── Text block

Hello,
I have some protein X with a known protein sequence which has both its cDNA and genomic sequence(incl. introns and UTRs) on genbank.
I have used random mutagenesis to create random mutations in the genomic sequences of protein X. I wish to use CRISPR Cas9 to target these mutations. However, Cas9 can only target codons which are up to 21 nt 5 prime from a GG (PAM) motif or 21 nt 3 prime from a CC motif in the genome. If I want to maximise specificity, then the range is only 11 nt 5 or 3 prime respectively. Hence I am aware that some residues`codons may be too far away from the PAM site to mutate using Cas9.
The problem is I dont have any idea how to determine which residues whose codons are too far away (greater than 21 or 11 nt) from the PAM motif! If the DNA sequence contains only cDNA, then I have some idea, but to complicate things the genomic sequences contains UTRs and introns, and they may contain PAM sites as well!
How should I go about trying to solve my problem?
Thanks for the Help!
You don't mention the organism, so my question is 'is the genome sequence not available for your organism?'
Its available . Its a human (H sapiens) Im also trying Mouse (mus musculus)
So, shouldnt you use a genome browser to help answer your question?
Yes I did but searching manually for PAMs would be too time consuming. Is there any way I can use software to automate the problem (e.g find, blast etc)?
If I can get the locations of the CDS from the gDNA sequence then I can write a script to automate that for me. The problem is I dont know how to fetch the CDS regions from the gDNA from genbank or from the genome browser.

────
── Data excerpt

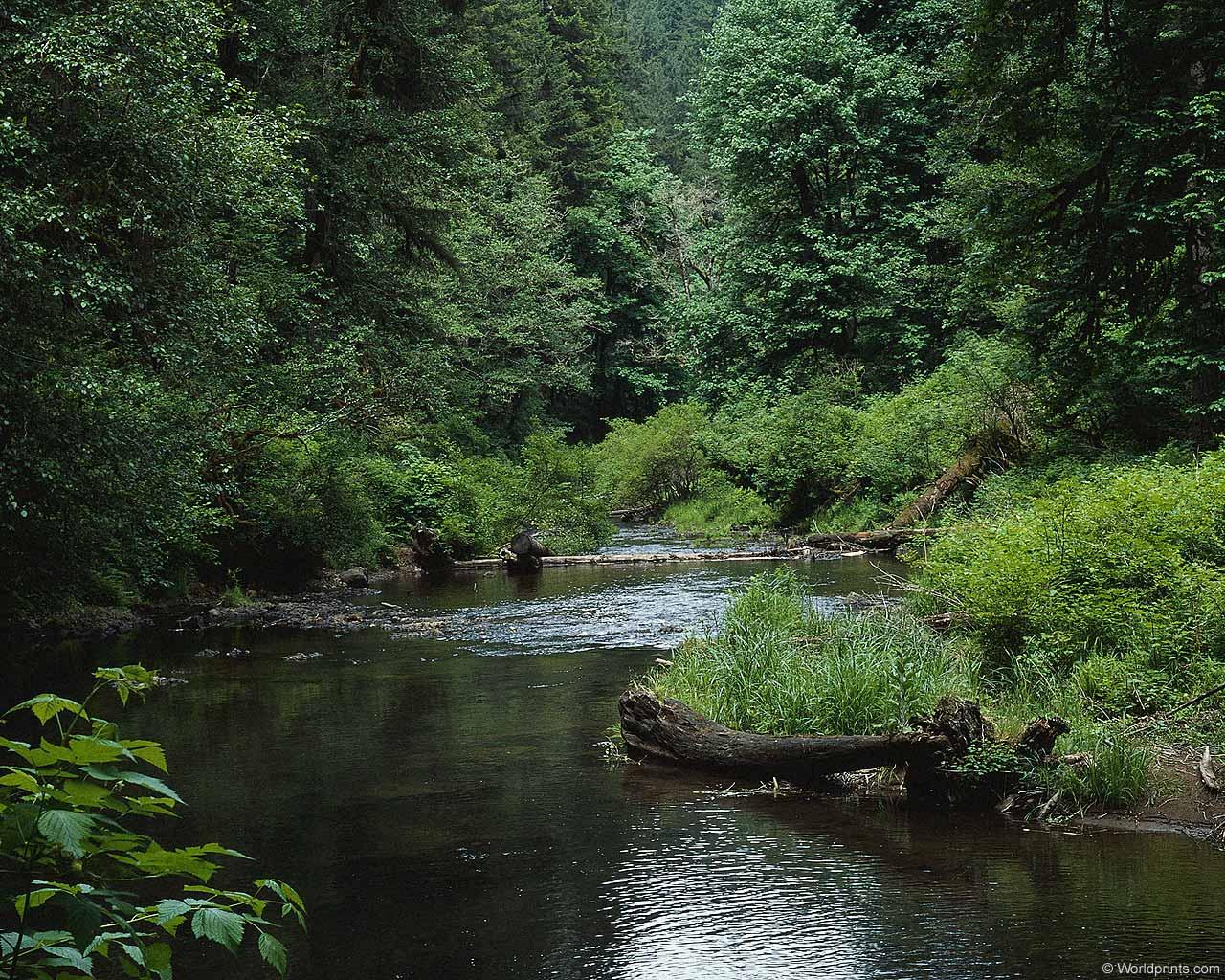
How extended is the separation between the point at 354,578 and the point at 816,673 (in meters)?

────

▶ [Tasks]
A: Rewrite the paragraph of the CRISPR thread that begins "I have used random mutagenesis" as a short list, keeping its main facts.
B: In the CRISPR thread, which two organisms is the original poster working with?
The listing above plays no part in this work.

▶ [Answers for the tasks]
A:
- Random mutagenesis was used to create random mutations in the genomic sequences of protein X.
- The aim is to target these mutations with CRISPR Cas9.
- Cas9 can target only codons up to 21 nt 5 prime from a GG (PAM) motif or 21 nt 3 prime from a CC motif in the genome.
- For maximum specificity, that range drops to 11 nt.
- Some residues' codons may therefore be too far from the PAM site to mutate with Cas9.

B: Human (H sapiens) and mouse (mus musculus).